I turned the car into the deserted lot next to the lake and parked toward the back, near the woods. I laid a hand on his thigh and said, “Hey.”
He turned his face toward me.
“Why are you so moody?”
“Because thinking about cops and babies doesn’t turn me on.”
“Is something else the matter?”
“No. I’m just tense. I’m
I slid my hand beneath his hair and massaged the back of his neck. His skin felt warm, warmer to the touch than my own. For a moment he did not respond; then, not drowsily but deliberately, he closed his eyes. The tension in his neck dissipated beneath my fingers, but his body, even slouched low as it was, looked ready to spring. I rubbed my flat palm in small circles down his back. He curled forward in response, little by little, until his forearms rested against his thighs. His jeans puckered at the back of his slim waist, the bumps of his spine disappearing into the gathered elastic of his boxers.
“Do you remember,” I asked, “when I took you out for coffee, back before, and you rubbed my feet, and you asked me—”
“Yeah.”
“Why did you do that?”
“Because I wanted to see what you would do.”
I grinned. “After I apologized a dozen times for that episode in the playhouse? That’s not very nice.”
He shrugged. His hair swung freely at the side of his face.
“The apology felt a little phony. I was curious what would happen if I pushed it.”
“Except I called your bluff.”
“It wasn’t a bluff.
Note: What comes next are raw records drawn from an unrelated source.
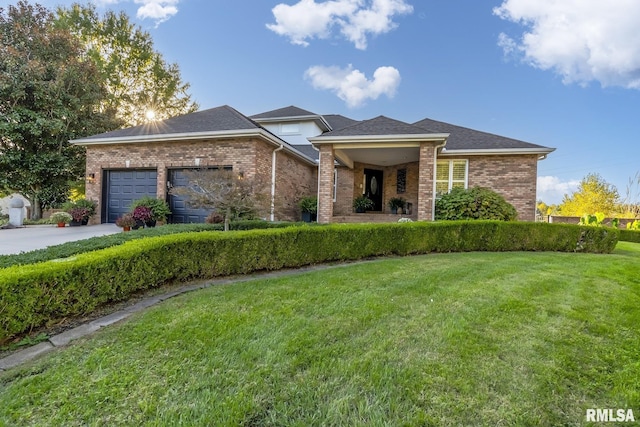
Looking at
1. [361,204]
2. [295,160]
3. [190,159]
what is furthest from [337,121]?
[190,159]

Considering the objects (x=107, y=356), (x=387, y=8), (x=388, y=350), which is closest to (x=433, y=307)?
(x=388, y=350)

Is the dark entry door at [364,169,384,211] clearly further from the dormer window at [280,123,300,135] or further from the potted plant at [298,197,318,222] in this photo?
the dormer window at [280,123,300,135]

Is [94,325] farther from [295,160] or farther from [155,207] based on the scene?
[295,160]

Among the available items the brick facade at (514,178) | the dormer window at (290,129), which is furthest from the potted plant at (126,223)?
the brick facade at (514,178)

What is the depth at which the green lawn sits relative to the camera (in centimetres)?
187

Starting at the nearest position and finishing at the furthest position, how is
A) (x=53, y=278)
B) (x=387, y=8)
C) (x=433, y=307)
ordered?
Result: 1. (x=53, y=278)
2. (x=433, y=307)
3. (x=387, y=8)

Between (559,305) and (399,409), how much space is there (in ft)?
9.84

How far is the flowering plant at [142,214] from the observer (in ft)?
32.6

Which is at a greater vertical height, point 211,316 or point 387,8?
point 387,8

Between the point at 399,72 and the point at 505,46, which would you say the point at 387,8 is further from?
the point at 505,46

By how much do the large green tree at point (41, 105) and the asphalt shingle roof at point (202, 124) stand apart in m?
4.52

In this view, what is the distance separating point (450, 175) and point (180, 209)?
10658 millimetres

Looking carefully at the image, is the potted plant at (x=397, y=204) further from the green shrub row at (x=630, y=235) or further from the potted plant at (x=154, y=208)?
the green shrub row at (x=630, y=235)

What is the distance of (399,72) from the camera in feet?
47.4
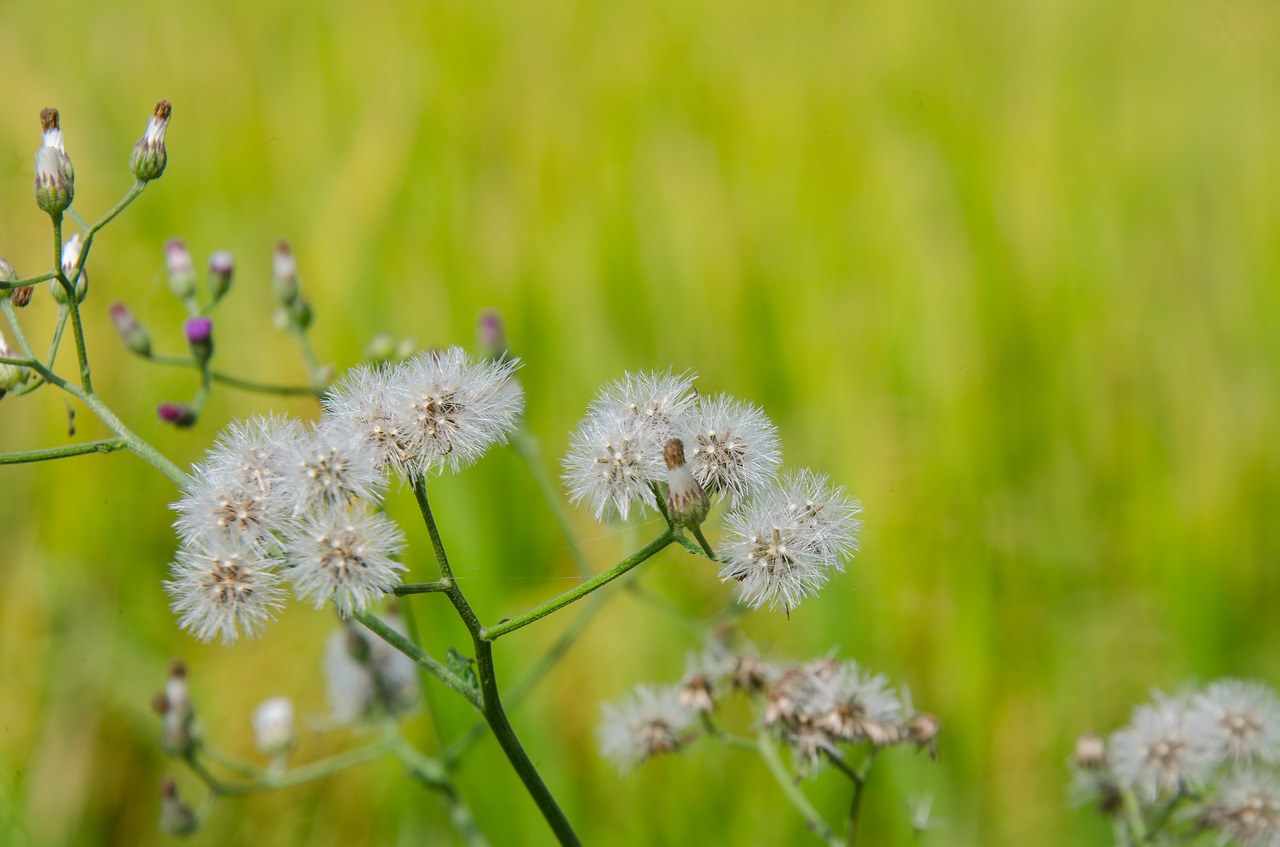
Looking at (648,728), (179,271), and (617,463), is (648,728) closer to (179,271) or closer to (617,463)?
(617,463)

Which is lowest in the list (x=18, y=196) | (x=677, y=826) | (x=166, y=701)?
(x=166, y=701)

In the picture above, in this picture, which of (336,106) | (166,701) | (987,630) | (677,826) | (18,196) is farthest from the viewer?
(336,106)

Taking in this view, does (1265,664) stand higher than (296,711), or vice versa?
(1265,664)

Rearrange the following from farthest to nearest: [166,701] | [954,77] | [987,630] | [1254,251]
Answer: [954,77] < [1254,251] < [987,630] < [166,701]

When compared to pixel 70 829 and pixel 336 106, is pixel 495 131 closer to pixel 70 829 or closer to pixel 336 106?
pixel 336 106


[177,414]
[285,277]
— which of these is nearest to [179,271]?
[285,277]

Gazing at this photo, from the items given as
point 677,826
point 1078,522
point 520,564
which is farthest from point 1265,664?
point 520,564

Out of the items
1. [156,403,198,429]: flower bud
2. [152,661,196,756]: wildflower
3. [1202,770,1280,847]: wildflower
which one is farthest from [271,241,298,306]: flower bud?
[1202,770,1280,847]: wildflower
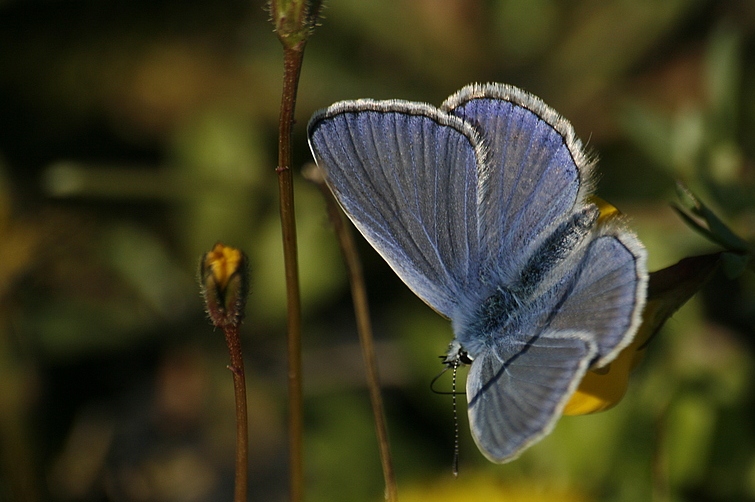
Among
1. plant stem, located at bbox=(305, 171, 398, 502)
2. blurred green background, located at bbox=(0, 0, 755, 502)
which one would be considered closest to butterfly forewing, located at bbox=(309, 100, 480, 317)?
plant stem, located at bbox=(305, 171, 398, 502)

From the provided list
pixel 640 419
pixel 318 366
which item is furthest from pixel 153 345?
pixel 640 419

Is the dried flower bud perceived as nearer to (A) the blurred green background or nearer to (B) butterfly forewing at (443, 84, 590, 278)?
(B) butterfly forewing at (443, 84, 590, 278)

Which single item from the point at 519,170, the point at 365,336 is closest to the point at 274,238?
the point at 365,336

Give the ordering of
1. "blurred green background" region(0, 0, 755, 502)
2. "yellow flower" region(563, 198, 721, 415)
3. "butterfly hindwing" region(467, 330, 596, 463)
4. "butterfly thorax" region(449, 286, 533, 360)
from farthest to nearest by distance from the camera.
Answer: "blurred green background" region(0, 0, 755, 502) < "butterfly thorax" region(449, 286, 533, 360) < "yellow flower" region(563, 198, 721, 415) < "butterfly hindwing" region(467, 330, 596, 463)

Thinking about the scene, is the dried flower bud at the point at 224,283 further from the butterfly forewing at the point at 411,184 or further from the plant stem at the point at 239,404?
the butterfly forewing at the point at 411,184

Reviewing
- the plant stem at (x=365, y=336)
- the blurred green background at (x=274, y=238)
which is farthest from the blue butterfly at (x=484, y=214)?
the blurred green background at (x=274, y=238)
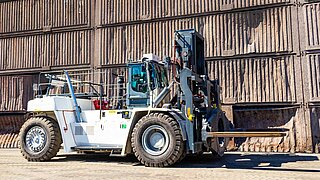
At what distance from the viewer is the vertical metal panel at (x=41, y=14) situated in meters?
17.1

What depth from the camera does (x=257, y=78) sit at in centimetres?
1378

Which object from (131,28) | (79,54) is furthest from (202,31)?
(79,54)

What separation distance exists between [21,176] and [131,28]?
9.86 meters

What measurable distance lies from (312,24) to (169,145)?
8.43 metres

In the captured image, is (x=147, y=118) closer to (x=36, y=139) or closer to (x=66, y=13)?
(x=36, y=139)

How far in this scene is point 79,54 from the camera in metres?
16.7

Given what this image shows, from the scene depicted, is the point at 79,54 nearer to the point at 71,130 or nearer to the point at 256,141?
the point at 71,130

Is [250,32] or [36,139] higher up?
[250,32]

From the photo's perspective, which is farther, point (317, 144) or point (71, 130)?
point (317, 144)

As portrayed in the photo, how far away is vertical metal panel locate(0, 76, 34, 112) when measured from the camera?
1709 cm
If it was, we wouldn’t be here right now.”
I stroked the small of his back, the skin so smooth it felt sculptural. “You’re right about that.”
He leaned his forehead against the dashboard and sighed. Then, extracting himself from my hands, he climbed over the center console into the backseat. The car rocked lightly on its shocks.
Twisting around to face him, I asked, “What are you doing?”
He loosened his belt and regarded me with an impatient gaze.
“You changed your mind?” I asked.
“You didn’t change yours.”
“I was just buying some time.”
He beat an edgy rhythm with his palms against the leather. “You want it or not? Because I really do have a ton of homework, and it’s getting late.”
I cringed. “Don’t say it like that. It sounds awful that way.”
“Is that a no?”
I should have affirmed that it was. I knew the full litany of what he did not want to do, and this was where it began. If there had remained any possibility that life could throw a cup of cold water in my face and reverse the course of things, it would have been that moment, that question.
Instead, I climbed into the back of the car.
And it was at that moment that I stopped being a woman who had made a series of exceedingly bad judgment calls, and became a child molester.